Miguel Reyna :Parapetto rigato

Per questo progetto Miguel ha utilizzato il package Grasshopper plugin gratuito di Rhinoceros; questo package ha una interessante interfaccia grafica ma ovviamente questo non basta a rendere più facile lo sviluppo di un progetto. L’obiettivo di Miguel era assemblare un prototipo in scala di un parapetto utilizzando una macchina a controllo numerico per il taglio di alcuni componenti. Tre errori hanno obbligato Miguel a svolgere un lavoro continuo di rettifica sul programma preparato con Grasshopper; il primo errore è stato un errore di metodo, il secondo un errore di errata previsione della forma di alcuni componenti (le strisce) , il terzo errore è stato causato dalla mancata conoscenza delle fasi di assemblaggio che un parapetto richiede.

 

Partiamo da questo ultimo errore. La forma molto interessante proposta per il parapetto richiede l’uso dell’acciaio quale materiale costruttivo, legno ed altri materiali sintetici devono essere esclusi in quanto un parapetto è una barriera che deve prevenire cadute accidentali. Le “strisce” saranno quindi ricavate dal taglio di una bandella flessibile, la bandella verrà saldata alla componente “attacco a terra” del parapetto, tale componente verrà chiamato base per comodità e nel caso reale sarà costituita da uno scatolare in acciaio, di sezione rettangolare, ancorato a terra.

La base non richiede parametrizzazione essendo la sua forma rettilinea, la distribuzione degli attacchi tra la base e le strisce (saldate nel caso reale) è stata giustamente parametrizzata per avere a disposizione gradi di libertà sulla forma del parapetto. Per scelta del progettista gli incastri tra bandelle e base sono paralleli all’asse longitudinale della base. Il corrimano del parapetto è di forma ondulata e per eseguire l’ancoraggio tra le strisce ed il corrimano nel caso reale dovranno essere praticati tagli passanti che accolgono la bandella (le strisce). La bandella verrà saldata alla faccia inferiore e superiore del corrimano ondulato, le successive operazioni di levigatura, pulitura e trattamento delle superfici interessano solo per la stima del costo totale del parapetto. La distribuzione dei tagli passanti del corrimano è stata correttamente parametrizzata ed è stata introdotta la rotazione delle bandelle tra la base ed il corrimano.

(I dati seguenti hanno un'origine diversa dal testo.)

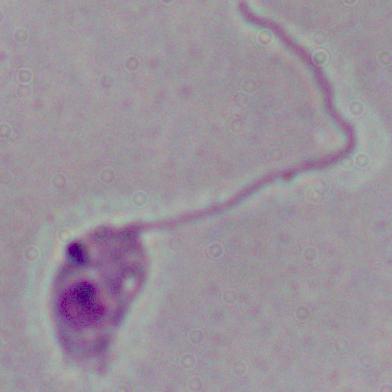

magnification: 1000x
modality: micrograph
identification: Leishmania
Assess the morphology of the erythrocytes.
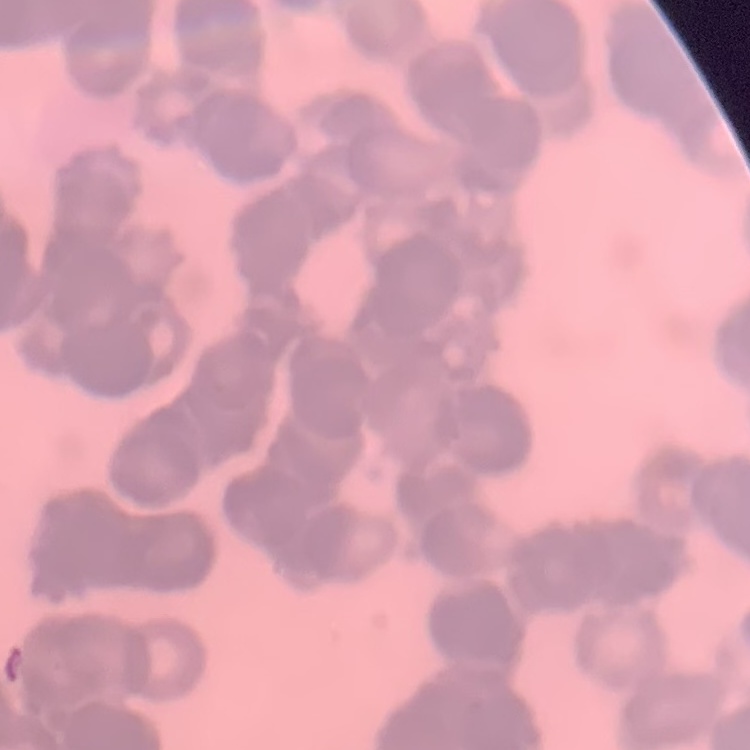
Rouleaux formation.

Summary:
  - Preparation: thin peripheral smear
  - Image type: one tile cut from a larger photomicrograph
  - Stain: Field's or Giemsa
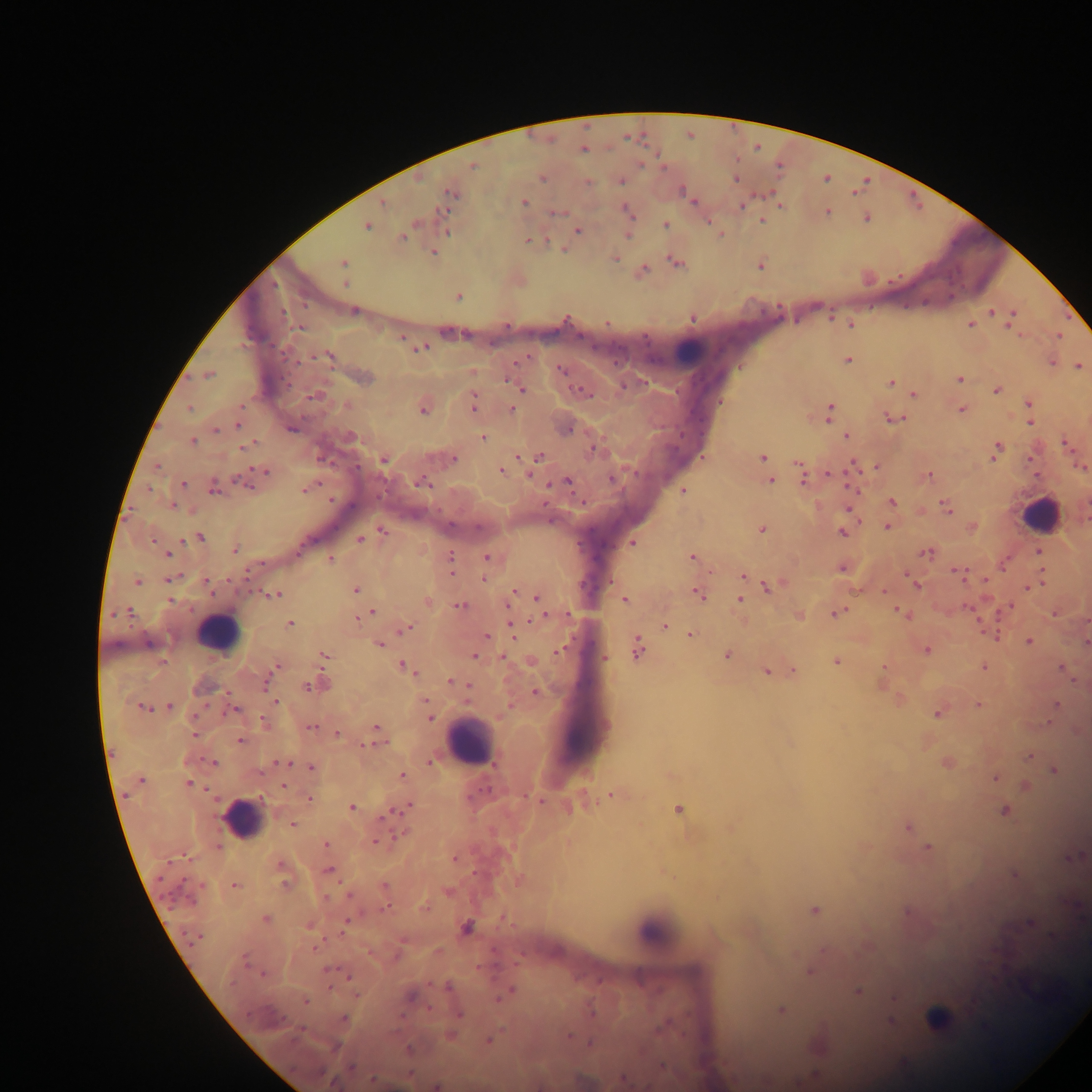
Approximate centers as [x, y] in pixels. Leukocyte locations: [692, 350], [1040, 516], [219, 634], [468, 742], [242, 819], [657, 936]. Malaria parasite locations: [583, 150], [472, 165], [543, 178], [735, 179], [620, 182], [588, 183], [450, 193], [383, 203], [524, 203], [742, 204], [780, 205], [627, 210], [557, 212], [827, 212], [867, 218], [761, 221], [415, 224], [665, 225], [367, 226], [447, 230], [578, 230], [627, 236], [403, 237], [528, 240], [434, 252], [615, 258], [343, 263], [676, 264], [760, 265], [644, 269], [346, 283], [459, 296], [353, 311], [991, 312], [1013, 315], [692, 318], [607, 322], [850, 324], [971, 324], [299, 328], [401, 337], [421, 348], [329, 356], [847, 360], [520, 361], [1051, 362], [1078, 366], [561, 369], [209, 375], [365, 378], [960, 379], [891, 382], [521, 388], [997, 390], [582, 392], [914, 394], [315, 396], [473, 403], [1029, 405], [190, 409], [512, 410], [961, 410], [423, 411], [830, 411], [894, 418], [1030, 423], [238, 425], [292, 428], [216, 430], [568, 430], [846, 436], [352, 437], [483, 438], [192, 441], [1066, 444], [246, 446], [996, 449], [594, 450], [762, 457], [454, 458], [538, 458], [384, 460], [799, 464], [158, 466], [875, 466], [853, 467], [1082, 467], [264, 471], [501, 471], [929, 475], [802, 477], [611, 478], [771, 481], [242, 482], [559, 482], [567, 482], [421, 483], [182, 484], [306, 490], [684, 490], [214, 491], [892, 502], [172, 505], [946, 508], [887, 526], [762, 530], [384, 531], [842, 532], [200, 537], [360, 539], [632, 543], [301, 549], [234, 550], [1038, 552], [167, 554], [927, 554], [692, 557], [450, 558], [487, 558], [331, 560], [1004, 563], [842, 568], [960, 574], [743, 576], [484, 578], [169, 579], [137, 581], [985, 581], [207, 582], [915, 584], [769, 587], [1030, 587], [356, 590], [276, 594], [698, 594], [536, 597], [511, 598], [170, 600], [624, 600], [740, 600], [427, 601], [508, 605], [460, 606], [1010, 607], [372, 612], [129, 613], [837, 613], [901, 613], [1053, 614], [799, 616], [542, 617], [289, 624], [665, 626], [408, 627], [513, 627], [690, 635], [991, 635], [486, 636], [1029, 641], [147, 643], [1086, 643], [379, 644], [561, 649], [637, 649], [927, 649], [324, 656], [475, 656], [727, 656], [503, 657], [604, 657], [836, 662], [276, 666], [403, 667], [884, 668], [983, 668], [1061, 668], [272, 670], [766, 671], [794, 671], [450, 681], [266, 683], [323, 684], [308, 687], [536, 692], [275, 701], [978, 704], [1056, 704], [170, 706], [144, 709], [235, 710], [938, 714], [429, 717], [263, 721], [377, 727], [311, 728], [336, 732], [194, 734], [240, 741], [368, 744], [376, 744], [1028, 757], [430, 762], [214, 763], [282, 763], [947, 763], [311, 767], [1054, 771], [402, 776], [996, 778], [141, 780], [188, 784], [283, 785], [612, 795], [309, 799], [539, 800], [353, 807], [408, 807], [679, 809], [1005, 811], [392, 813], [385, 816], [292, 825], [907, 827], [375, 841], [327, 845], [928, 847], [219, 848], [1073, 857], [186, 858], [455, 858], [328, 870], [1014, 874], [284, 883], [235, 886], [384, 886], [326, 898], [384, 909], [815, 910], [265, 920], [1029, 923], [346, 924], [466, 927], [1053, 936], [195, 938], [314, 948], [245, 960], [328, 970], [810, 971], [262, 974], [348, 975], [448, 987], [510, 991], [858, 992], [355, 994], [410, 997], [499, 999], [306, 1002], [781, 1010], [460, 1015], [343, 1019], [938, 1019], [892, 1021], [568, 1036], [489, 1040], [590, 1043], [409, 1049], [661, 1066], [351, 1067], [321, 1072], [623, 1079], [373, 1080], [436, 1086]. Thick blood film. Sample from Ghana. Single field of view. Mobile-phone photograph taken through the microscope. Image is 1092×1092 pixels.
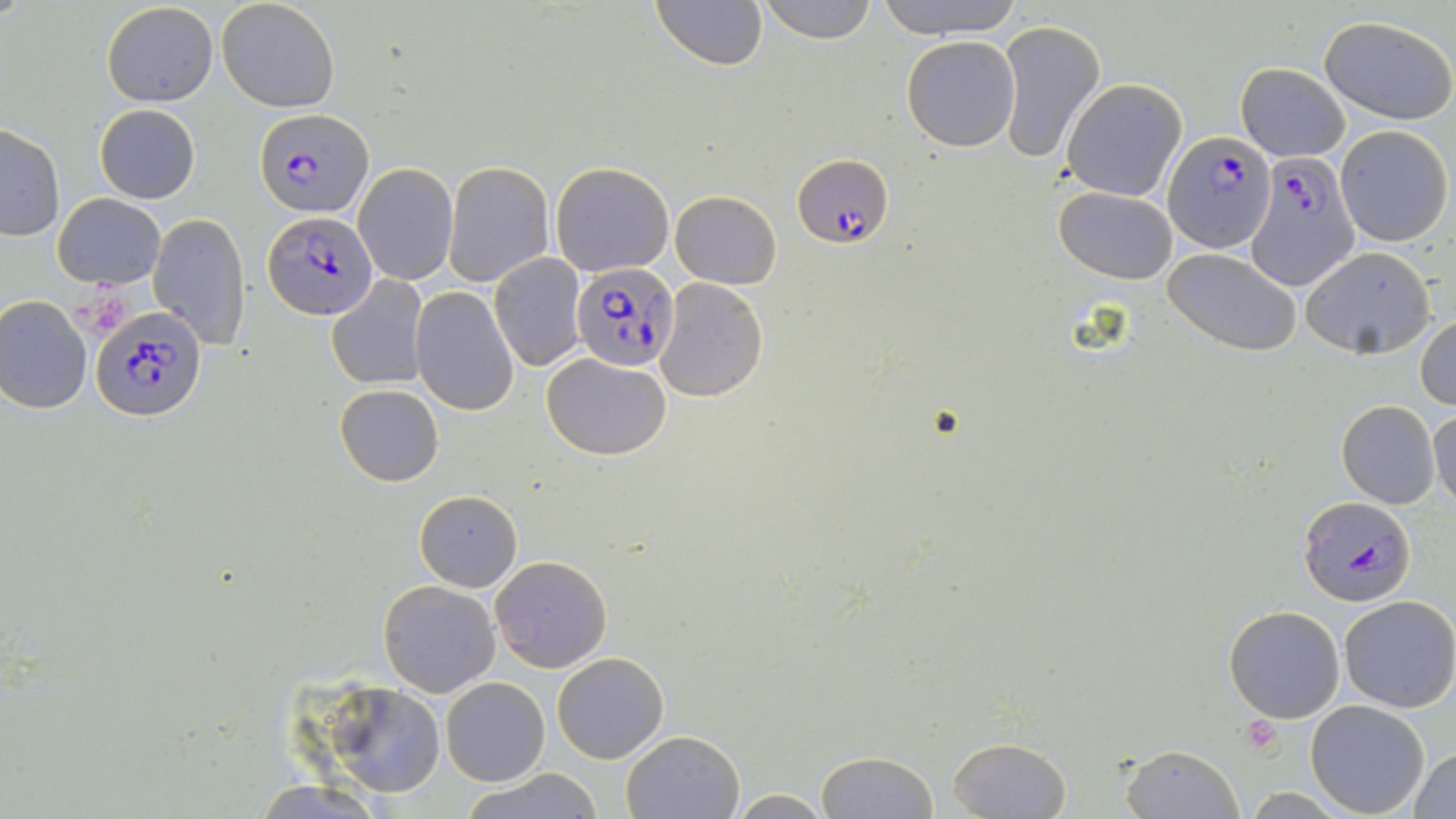

Approximate bounding boxes as (x1,y1)-(x2,y2) corner pairs in pixels. Plasmodium falciparum-infected red blood cell locations: (254,108)-(372,217), (1163,129)-(1276,250), (1246,151)-(1360,291), (793,152)-(895,249), (262,210)-(380,320), (570,262)-(680,369), (92,302)-(207,422), (1299,494)-(1414,605). Platelet locations: (1240,714)-(1285,757). Uninfected red blood cell locations: (217,0)-(340,112), (650,0)-(766,70), (756,0)-(877,44), (873,0)-(1026,39), (102,2)-(218,108), (1319,17)-(1455,123), (995,20)-(1106,165), (900,35)-(1020,152), (1234,63)-(1350,163), (1060,79)-(1187,202), (94,104)-(202,204), (0,125)-(65,240), (1334,125)-(1453,246), (443,162)-(554,287), (548,162)-(674,276), (352,163)-(458,286), (1053,186)-(1179,283), (670,190)-(782,289), (53,193)-(164,288), (147,213)-(250,349), (1300,246)-(1436,358), (1164,247)-(1302,354), (488,254)-(586,371), (326,275)-(429,391), (655,277)-(768,402), (411,287)-(520,415), (0,293)-(93,413), (1416,312)-(1456,411), (542,355)-(671,458), (334,383)-(443,487), (1336,399)-(1441,510), (1428,401)-(1456,514), (414,490)-(522,592), (491,555)-(612,672), (378,580)-(500,697), (1337,595)-(1456,713), (1224,604)-(1345,722), (552,652)-(668,763), (441,677)-(550,787), (316,682)-(449,800), (1304,700)-(1431,817), (620,730)-(744,818), (945,735)-(1072,818), (1118,744)-(1242,819), (1409,745)-(1456,818), (815,750)-(941,819), (461,768)-(605,819), (251,780)-(384,819), (726,790)-(837,817). Slide-level diagnosis: Plasmodium falciparum. Thin blood smear. Light microscopy. Captured at 1000x magnification. Image is 1456×819 pixels. One field of a larger specimen. May-Grünwald-Giemsa stain.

Veniamo al primo errore: errore di metodo. Miguel doveva semplicemente descrivere il suo design usando poche equazioni matematiche: la distribuzione degli incastri alla base, la forma del corrimano, il suo posizionamento nello spazio, la distribuzione dei tagli nel corrimano. Con semplici metodi di geometria analitica in 3D avrebbe definito un set di equazioni parametriche delle entità sinora descritte, entità che Miguel ha cercato di rappresentare utilizzando un package non adeguato, sovradimensionato rispetto il suo obiettivo, ovvero Grasshopper. Utilizzando semplice geometria analitica ed un semplice programma di calcolo come excel avrebbe, con poche ore di lavoro definito la lista dei componenti da tagliare, la posizione delle asole ed evrebbe eviato di commettere il secondo errore.

Le coordinate degli estremi delle asole che accolgono una singola bandella, senza bisogno di descrivere analiticamente la curva che i lati lunghi della bandella forma nello spazio quando viene “torta”avrebbero evidenziato la impossibilità di usare un nastro non elastico nel prototipo in scala che Miguel voleva assemblare.

Concludo questa relazione ricordando che il primo strumento che deve essere utilizzato quando si vuole sviluppare un design parametrico è la matematica, ovvero la piattaforma più potente che abbiamo a disposizione.